| Selected extract |

▶

The first phase of the Scaling Bitcoin workshop was held in Montreal from September 12-13. The event featured several presentations and academic papers from experts discussing the issues of scalability, block size limits, and many others.
Among the presentations made during the conference was on how bitcoin wallets can handle real transaction fees by speaker Bram Cohen. He is best known as the author of the peer-to-peer BitTorrent protocol, as well as the first file sharing program to use this protocol.
Issues on Scaling Bitcoin
Cohen began by specifying that the discussion is focused on consumer wallets without microchannels and that of transaction fees. Although the use of bitcoin promises zero to minimal transactions costs, he mentioned that these are typically determined by supply and demand.
He went on to explain how both supply and demand can be prone to fluctuations, which is often observed in cycles. He suggested that consumers who are patient enough to wait for demand to be much lower should be rewarded with lower transaction fees.

◀

| Information supplied |

▶

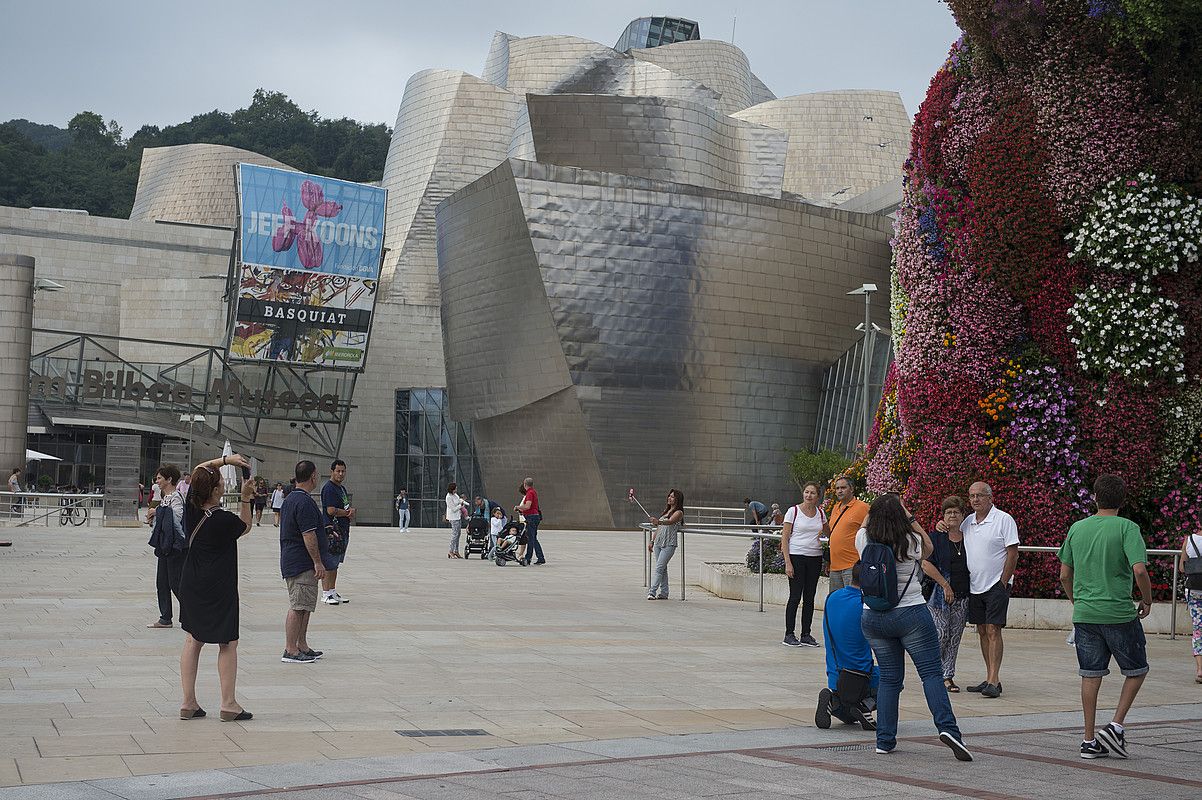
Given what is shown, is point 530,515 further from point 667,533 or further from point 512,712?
point 512,712

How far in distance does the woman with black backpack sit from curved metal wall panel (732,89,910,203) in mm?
60980

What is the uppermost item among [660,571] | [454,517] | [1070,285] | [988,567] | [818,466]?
[1070,285]

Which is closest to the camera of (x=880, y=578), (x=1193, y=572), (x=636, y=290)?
(x=880, y=578)

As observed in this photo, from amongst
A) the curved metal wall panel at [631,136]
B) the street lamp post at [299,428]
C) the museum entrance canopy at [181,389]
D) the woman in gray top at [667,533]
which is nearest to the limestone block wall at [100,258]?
the museum entrance canopy at [181,389]

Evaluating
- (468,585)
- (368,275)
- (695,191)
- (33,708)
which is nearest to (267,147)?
(368,275)

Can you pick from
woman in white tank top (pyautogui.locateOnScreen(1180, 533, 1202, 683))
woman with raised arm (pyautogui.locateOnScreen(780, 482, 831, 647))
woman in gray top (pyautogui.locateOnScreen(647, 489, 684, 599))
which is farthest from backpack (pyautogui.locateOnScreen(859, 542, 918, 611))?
woman in gray top (pyautogui.locateOnScreen(647, 489, 684, 599))

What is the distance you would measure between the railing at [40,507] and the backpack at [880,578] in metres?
29.0

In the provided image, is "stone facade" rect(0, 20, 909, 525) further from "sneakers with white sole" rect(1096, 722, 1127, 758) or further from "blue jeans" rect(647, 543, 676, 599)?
"sneakers with white sole" rect(1096, 722, 1127, 758)

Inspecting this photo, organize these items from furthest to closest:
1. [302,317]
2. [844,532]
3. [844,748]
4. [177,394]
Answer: [177,394] < [302,317] < [844,532] < [844,748]

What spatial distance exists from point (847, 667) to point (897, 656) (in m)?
0.87

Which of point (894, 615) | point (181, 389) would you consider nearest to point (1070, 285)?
point (894, 615)

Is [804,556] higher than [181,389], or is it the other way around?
[181,389]

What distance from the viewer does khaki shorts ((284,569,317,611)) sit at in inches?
377

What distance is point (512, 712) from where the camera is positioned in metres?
7.80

◀

| Work task 1 |
In the article on the Scaling Bitcoin workshop, what protocol is Bram Cohen best known for authoring?
| Work task 2 |
Carry on the article about the Scaling Bitcoin workshop from its last sentence.
The items have nothing to do with the article.

| Task answer 1 |
The peer-to-peer BitTorrent protocol.

| Task answer 2 |
When it comes to applications on wallet interfaces, he suggested that a customer should have the option of setting a maximum transaction fee and how long he or she is willing to wait before it falls below that level. He also added that there should be a “failed to send” option when the transaction time limit expires. At the moment, these features are not available and he stressed the need to extend the protocol to accommodate these.
Some of the information that can be used to construct these features include data on past transactions, current transactions, and past transaction fees that customers have been willing to pay. In addition, data on how long payment attempts are being made can also be taken into account.
He went on to suggest transaction combinations that can be applied when fees are at a minimum in order to allow the network to process more entries. He explained that this extension could help a bit with size, as using Schnorr could allow the usage of a single signature with multiple inputs.